Ubeydullah-ı Ahrar hazretlerini “rahmetullahi aleyh” sevenlerden bir genç, bir gün nefsine uyup, şarap almış evine götürüyordu ki, şarap testisi bir duvara çarptı ve kırıldı birden.
İçindekiler döküldü yollara.
Anladı bunun bir ikaz-ı ilahi olduğunu.
Oradan doğruca bu büyük Veli’nin yanına gitti.
Ubeydullah-ı Ahrar hazretleri onu görünce;
- Evladım, kul, günah yolunda bir adım bile atmamalıdır, buyurdu. Eğer o testi kırılmasaydı, benim kalbim kırılacaktı.
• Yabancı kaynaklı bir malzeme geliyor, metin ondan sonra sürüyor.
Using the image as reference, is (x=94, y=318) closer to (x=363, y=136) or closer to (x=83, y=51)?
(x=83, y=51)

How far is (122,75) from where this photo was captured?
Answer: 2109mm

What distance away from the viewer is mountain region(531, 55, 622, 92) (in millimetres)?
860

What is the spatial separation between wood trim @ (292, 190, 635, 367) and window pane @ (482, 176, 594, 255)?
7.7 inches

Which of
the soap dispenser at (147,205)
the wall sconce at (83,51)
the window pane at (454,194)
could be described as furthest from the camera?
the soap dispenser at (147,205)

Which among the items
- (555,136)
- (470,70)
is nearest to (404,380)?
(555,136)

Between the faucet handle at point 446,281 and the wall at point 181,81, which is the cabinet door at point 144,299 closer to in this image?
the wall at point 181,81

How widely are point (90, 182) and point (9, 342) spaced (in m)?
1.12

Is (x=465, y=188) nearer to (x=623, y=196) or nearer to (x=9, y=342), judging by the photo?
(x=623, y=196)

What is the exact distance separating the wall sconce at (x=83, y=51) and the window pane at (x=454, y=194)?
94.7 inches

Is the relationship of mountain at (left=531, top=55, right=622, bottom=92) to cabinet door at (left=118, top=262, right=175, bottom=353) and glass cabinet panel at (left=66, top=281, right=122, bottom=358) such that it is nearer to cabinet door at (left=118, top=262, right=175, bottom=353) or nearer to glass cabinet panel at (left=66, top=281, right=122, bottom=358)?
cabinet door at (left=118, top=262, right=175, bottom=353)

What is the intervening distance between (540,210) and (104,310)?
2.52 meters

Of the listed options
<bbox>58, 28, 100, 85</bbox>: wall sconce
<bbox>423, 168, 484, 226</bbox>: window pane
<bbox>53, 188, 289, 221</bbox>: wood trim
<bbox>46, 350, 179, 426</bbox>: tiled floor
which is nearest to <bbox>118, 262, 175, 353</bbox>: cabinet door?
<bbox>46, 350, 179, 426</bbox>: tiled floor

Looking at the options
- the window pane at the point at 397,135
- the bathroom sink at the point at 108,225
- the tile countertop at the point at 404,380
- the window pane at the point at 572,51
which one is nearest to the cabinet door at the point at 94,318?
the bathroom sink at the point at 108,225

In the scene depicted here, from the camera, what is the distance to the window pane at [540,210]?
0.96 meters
Delikanlı pişman olmuştu zaten.
Tövbe etti bu zatın huzurunda.
Ve bir daha işlemedi bu günahı.
Zira; “Evliyanın sözünde rabbani tesir vardır” diye buyurmuştur büyüklerimiz.
Onlar görülünce…
Bu zat, bir gün sohbetinde;
- Allah adamlarını görmek şifadır, buyurdu. Çünkü onlar görülünce Allah hatırlanır.
Dinleyenler;
- Öyle bir Allah adamı yoksa efendim? dediler.
- Onlar yoksa da, kendilerini çok sevmeliyiz, buyurdu.
- Efendim, biz bütün Ehl-i sünnet âlimlerini ve bütün Evliyaları, görmemiş olsak da çok seviyoruz. Bu da şifa mıdır?
- Elbette. Onları seven ve yollarında giden, dünyada da rahat eder, ahirette de. Hem sonra kişi sevdiğiyle beraberdir. O büyükleri seven, ahirette onların yanında olacaktır.
Ve ekledi:
- Ama sevmek lafla olmaz. Seven, sevdiğinin yolunda gitmedikçe onu sevmiş olamaz.
Namazın kıymeti
Bir gün de sohbetinde;
- Kardeşlerim, huzur-u ilahide toplanmak ne büyük bir nimettir, buyurdu.
- Huzur-u ilahi nedir ki efendim? dediler.
- Namazdır, buyurdu. Çünkü Allahü teâlâ her namazdan sonra; “Ey kulum, iste vereyim” buyuruyor ki, o vakitlerde yapılan dualar geri çevrilmez.